SÜLEYMAN DEMİREL'E YAPMADIĞIMIZI BIRAKMADIK!
* Ucuz kahramanlık peşinde olmadık hiç! Çünkü eğer bir ressamsan ya da şairsen, bir gün hapse düşsen bile yine yazarsın. Ama tiyatro yapıyorsak mutlaka dışarıda olmak zorundaydık. Aptalcasına bir kahramanlıkla içeri düşmemek, özgür kalmaya devam etmek zorundaydık. O yüzden yaşananları hiç kişiselleştirmedik. İnsanları kişi olarak rencide etmedik. Onları kurum olarak ve iktidarda oldukları süre içinde eleştirdik. İtiraf etmek zorundayım; egemen güç bugünden daha hoşgörülü, sağduyulu, daha affediciydi.

* Süleyman Demirel'e 1967'den itibaren yapmadığımızı bırakmadık! Demirel'in ilk taklitlerini ben yaptım. Hatta çok alay ederek yaptım. Bir gün yalakalardan birisi bizi yerden yere vuruyormuş. Demirel o kişiye "Onlar bu ülkede güldürü dünyasının imparatorları. Onlar hakkında laf dinlemek istemiyorum" demiş...

ELEŞTİRİYORUM ÇÜNKÜ ONLARDAN BEKLENTİLERİM ÇOK FARKLI!

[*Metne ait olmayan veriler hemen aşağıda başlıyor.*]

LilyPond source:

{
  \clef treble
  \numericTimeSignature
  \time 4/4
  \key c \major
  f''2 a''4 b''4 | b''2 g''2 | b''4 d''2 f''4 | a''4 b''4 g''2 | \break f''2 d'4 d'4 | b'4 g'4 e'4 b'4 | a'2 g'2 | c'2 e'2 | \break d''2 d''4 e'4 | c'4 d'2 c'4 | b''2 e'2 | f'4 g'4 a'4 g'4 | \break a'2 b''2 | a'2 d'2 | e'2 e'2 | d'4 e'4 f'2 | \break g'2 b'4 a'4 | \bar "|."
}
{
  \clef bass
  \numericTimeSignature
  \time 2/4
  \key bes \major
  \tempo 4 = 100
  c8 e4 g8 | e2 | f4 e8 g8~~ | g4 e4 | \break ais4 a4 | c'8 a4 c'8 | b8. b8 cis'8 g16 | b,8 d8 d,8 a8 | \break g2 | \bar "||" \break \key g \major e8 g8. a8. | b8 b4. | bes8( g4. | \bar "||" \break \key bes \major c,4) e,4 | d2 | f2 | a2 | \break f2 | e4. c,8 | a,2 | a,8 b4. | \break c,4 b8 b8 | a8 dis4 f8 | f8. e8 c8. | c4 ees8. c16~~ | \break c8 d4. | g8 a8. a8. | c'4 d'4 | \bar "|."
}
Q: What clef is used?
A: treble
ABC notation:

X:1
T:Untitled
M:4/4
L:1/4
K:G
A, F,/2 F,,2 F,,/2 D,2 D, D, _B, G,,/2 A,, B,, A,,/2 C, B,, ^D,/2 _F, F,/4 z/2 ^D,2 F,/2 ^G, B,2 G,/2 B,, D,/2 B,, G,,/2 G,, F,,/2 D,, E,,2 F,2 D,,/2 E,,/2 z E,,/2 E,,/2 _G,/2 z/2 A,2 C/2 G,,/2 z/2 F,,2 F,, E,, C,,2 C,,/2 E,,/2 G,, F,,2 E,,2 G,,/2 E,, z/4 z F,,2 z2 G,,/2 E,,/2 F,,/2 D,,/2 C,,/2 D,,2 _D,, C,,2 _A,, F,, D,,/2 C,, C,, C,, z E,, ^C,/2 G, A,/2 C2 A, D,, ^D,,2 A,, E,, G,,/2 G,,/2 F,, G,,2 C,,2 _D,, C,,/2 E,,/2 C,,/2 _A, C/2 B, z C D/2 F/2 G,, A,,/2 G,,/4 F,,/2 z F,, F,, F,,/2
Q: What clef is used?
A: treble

* Zaman zaman Cem Yılmaz ve Şahan Gökbakar'ı eleştiriyorum. Bunlar kumaşı iyi olan adamlar. Bazı insanların yeteneği yoktur ve onlardan çok fazla şey beklemezsin. Ama Cem ve Şahan öyle değil. Şahan ne yapıyor? 'Recep İvedik'.... İlk filmi para kazanıyor, ikincisini yapıyor, o da kazanıyor... Peki bu böyle devam edip duracak mı? Ben 'Recep İvedik'e karşıyım, hep karşı olmaya da devam edeceğim. Yılmaz Güney'e bir gün "Bir zamanlar çok kötü, sıradan filmler yaptınız" demişler. Cevabı şu olmuş; "Gelecek için planlarım vardı, kafamda iyi projeler vardı ama önce tanınmam gerekiyordu." Sonra ne oldu? Yılmaz, Cannes'da ödül kazandı ve Yılmaz Güney oldu. Bu arkadaşların böyle bir amacı var mı acaba? Hiç sanmıyorum. Cem Yılmaz'ın filminin kalitesine, içeriğine lafım yok aslında... G.O.R.A. adlı fantastik bir film yaptı, sonra tersine çevirdi ve A.R.O.G.'u yaptı. Yeter, bitsin artık değil mi? Öyle güzel filmler, öyle güzel konular var ki ülkemizde çekilebilecek... Küçücük bir gülümseme oluşturacak ufacık bir gözyaşı akıtabilecek ufak tefek, öyle hoş konular var ki... İkisi de çok yetenekli, ikisinden de başka beklentilerim var. Onları o yüzden eleştiriyorum.